• **DATA PROVIDED**:

+++

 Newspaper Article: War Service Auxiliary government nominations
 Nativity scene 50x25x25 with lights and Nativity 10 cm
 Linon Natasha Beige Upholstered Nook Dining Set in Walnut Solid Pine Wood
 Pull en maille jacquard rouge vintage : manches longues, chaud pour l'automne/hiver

+++

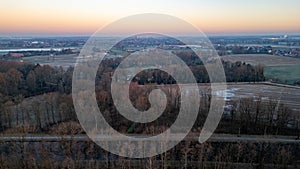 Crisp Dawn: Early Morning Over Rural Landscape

+++

• **TASK**:
Print the items starting with the line that contains "Newspaper Article: War" and going on through the line that contains "Pull en maille", copying each one without any change.

• **RESPONSE TO THIS TASK**:
 Newspaper Article: War Service Auxiliary government nominations
 Nativity scene 50x25x25 with lights and Nativity 10 cm
 Linon Natasha Beige Upholstered Nook Dining Set in Walnut Solid Pine Wood
 Pull en maille jacquard rouge vintage : manches longues, chaud pour l'automne/hiver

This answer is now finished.